South Africa

BAT feels the pain of illicit cigarette trade – slashes jobs

British American Tobacco South Africa (BATSA) has scaled down its delivery supply chain due to record high illicit cigarette trade, which cost over 500 South African jobs.

BATSA announced today that it has scaled down its direct retail product distribution and delivery operations in the country.

This is due to significant volume declines as a result of heightened illicit cigarette trade and could affect 20 jobs in the company and 500 third-party jobs.

“Until now, BATSA has had substantial contracts in place with third-party logistics and security companies to safely deliver its products directly to retail stores,” the company said. 

“However, these contracts have now been discontinued, with an estimated 500 jobs in the security and logistics part of the company’s value chain being impacted.”

BATSA explained that this move significantly reduces its need for logistics and security services from its external suppliers, impacting the broader value chain attached to the business. 

Further, the changes have impacted approximately 20 permanent BATSA employees.

In 2019, BATSA permanently employed around 1,800 highly qualified staff across its operations. 

However, since 2020, the company has been forced to decrease its workforce by more than 30% and has lost around 40% of its cigarette sales in the same period as the illicit market continues to grow.

“The decision to stop direct deliveries to lower-volume retailers is an unfortunate consequence of the increasing illicit trade in tobacco products, which has continued since the Covid-19 tobacco ban,” said Johnny Moloto, area head of corporate and regulatory affairs for BAT Sub-Saharan Africa.

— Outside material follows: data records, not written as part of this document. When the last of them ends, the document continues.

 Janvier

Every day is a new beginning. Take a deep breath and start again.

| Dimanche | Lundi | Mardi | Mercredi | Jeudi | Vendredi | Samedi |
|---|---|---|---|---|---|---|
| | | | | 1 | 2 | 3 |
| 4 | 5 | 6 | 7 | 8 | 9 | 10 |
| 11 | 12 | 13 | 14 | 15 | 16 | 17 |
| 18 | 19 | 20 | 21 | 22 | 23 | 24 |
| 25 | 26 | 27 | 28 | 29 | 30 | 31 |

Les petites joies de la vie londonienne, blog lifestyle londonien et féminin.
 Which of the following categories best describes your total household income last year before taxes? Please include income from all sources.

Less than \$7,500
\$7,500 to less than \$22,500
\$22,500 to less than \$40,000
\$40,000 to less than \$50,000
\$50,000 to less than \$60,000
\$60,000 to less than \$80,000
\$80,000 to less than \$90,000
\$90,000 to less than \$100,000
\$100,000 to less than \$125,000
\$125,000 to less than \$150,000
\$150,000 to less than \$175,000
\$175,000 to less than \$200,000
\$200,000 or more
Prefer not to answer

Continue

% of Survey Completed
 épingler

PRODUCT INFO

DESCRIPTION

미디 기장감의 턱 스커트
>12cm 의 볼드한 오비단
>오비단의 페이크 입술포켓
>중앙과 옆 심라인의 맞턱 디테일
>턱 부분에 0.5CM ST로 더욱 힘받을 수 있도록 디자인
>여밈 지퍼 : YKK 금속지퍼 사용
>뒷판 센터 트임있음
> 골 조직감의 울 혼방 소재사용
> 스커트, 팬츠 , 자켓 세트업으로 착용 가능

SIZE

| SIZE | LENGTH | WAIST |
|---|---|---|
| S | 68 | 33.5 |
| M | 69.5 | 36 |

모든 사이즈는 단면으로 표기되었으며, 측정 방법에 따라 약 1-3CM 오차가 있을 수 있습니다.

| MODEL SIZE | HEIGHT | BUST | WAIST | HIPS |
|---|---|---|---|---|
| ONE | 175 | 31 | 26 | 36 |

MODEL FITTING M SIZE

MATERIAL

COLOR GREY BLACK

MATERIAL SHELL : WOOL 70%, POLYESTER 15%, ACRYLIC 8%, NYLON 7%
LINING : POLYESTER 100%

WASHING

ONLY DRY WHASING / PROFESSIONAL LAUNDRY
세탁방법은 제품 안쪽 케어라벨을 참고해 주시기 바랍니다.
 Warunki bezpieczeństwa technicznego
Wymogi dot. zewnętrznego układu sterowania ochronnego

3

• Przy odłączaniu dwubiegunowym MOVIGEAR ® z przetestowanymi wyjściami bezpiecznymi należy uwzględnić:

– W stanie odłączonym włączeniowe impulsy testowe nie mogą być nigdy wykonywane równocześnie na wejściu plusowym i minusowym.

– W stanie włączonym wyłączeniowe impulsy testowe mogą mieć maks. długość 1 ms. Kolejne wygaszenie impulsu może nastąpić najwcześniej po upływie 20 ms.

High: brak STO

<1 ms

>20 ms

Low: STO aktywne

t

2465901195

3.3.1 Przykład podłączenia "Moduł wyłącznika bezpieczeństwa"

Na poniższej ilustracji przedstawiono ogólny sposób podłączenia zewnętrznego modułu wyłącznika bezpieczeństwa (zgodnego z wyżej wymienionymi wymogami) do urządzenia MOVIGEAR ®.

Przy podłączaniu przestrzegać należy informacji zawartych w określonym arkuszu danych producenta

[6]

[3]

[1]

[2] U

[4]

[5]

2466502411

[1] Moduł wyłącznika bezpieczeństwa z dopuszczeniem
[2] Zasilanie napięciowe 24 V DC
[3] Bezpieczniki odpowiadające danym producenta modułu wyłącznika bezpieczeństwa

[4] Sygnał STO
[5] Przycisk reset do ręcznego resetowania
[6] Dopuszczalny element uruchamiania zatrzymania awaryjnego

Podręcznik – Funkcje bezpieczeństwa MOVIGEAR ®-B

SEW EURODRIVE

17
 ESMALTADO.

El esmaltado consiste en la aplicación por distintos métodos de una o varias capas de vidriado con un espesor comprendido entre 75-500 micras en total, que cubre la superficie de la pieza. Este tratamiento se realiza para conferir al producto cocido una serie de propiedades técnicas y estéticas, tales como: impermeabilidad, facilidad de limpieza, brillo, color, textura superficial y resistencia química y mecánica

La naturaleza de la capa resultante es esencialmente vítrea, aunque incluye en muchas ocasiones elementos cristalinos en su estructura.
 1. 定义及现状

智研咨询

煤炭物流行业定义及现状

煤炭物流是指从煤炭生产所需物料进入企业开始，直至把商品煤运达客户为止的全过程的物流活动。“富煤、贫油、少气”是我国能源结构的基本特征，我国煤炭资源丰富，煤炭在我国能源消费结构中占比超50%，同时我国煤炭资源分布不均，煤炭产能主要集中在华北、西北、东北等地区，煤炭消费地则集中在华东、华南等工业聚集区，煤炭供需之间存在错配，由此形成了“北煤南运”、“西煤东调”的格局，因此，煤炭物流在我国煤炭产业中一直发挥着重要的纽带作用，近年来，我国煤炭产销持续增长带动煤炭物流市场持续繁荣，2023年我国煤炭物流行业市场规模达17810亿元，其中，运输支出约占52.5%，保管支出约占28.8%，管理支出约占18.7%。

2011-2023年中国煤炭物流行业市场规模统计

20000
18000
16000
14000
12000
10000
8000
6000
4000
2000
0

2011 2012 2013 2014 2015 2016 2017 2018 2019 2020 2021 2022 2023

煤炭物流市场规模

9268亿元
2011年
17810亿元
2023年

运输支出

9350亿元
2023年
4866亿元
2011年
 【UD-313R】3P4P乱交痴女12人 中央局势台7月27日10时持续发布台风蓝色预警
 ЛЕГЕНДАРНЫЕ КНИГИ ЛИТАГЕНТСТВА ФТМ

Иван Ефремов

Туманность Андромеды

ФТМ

“Our internal estimates now show that illicit trade now accounts for more than 70% of all cigarettes consumed in the country – leaving the legal market with less than a 30% market share.” 

He explained that, for a long time, BATSA has been reluctant to scale down its distribution operations in view of the potential impact on its highly integrated supply chain. 

“However, the business must take urgent action to enhance efficiencies in our business as we try to mitigate the impact of illicit trade and an uncertain regulatory environment,” he said.

“It is unfortunate that the government hasn’t done more to tackle South Africa’s illicit tobacco trade.” 

“As such, we call on the Minister of Finance to ensure the South African Revenue Services and the National Prosecuting Authority are properly equipped to deal with the menace.”

Lost tax

A new study by the University of Cape Town (UCT) revealed that the government lost R119 billion in excise and VAT revenue between 2002 and 2022 because of the illicit cigarette market.

Nicole Vellios and Corne van Walbeek from the research unit on the economics of excisable products at UCT’s School of Economics conducted the study.

This research was funded by the Bill & Melinda Gates Foundation through the African Capacity Building Foundation.

The researchers found that the government has been losing significant revenue by not receiving excise and VAT from all cigarettes consumed in South Africa.

“This trend is likely to continue if the government does not secure the supply chain from the point of production to the point of sale,” they said.

There has been a huge increase in the illicit cigarette trade in South Africa over the last few years, fuelled by the cigarette ban during the Covid-19 pandemic.

Illicit cigarettes comprised only 5% of the market in 2009. However, following the cigarette ban, it peaked at 60% in 2021 and maintained that level in recent years.

This resulted in the government losing R15 billion in excise revenue and R3 billion in VAT revenue in 2022.

The study found that, from 2002 to 2022, the government lost R119 billion in excise and VAT revenue. Most of the lost revenue occurred from 2010 to 2022.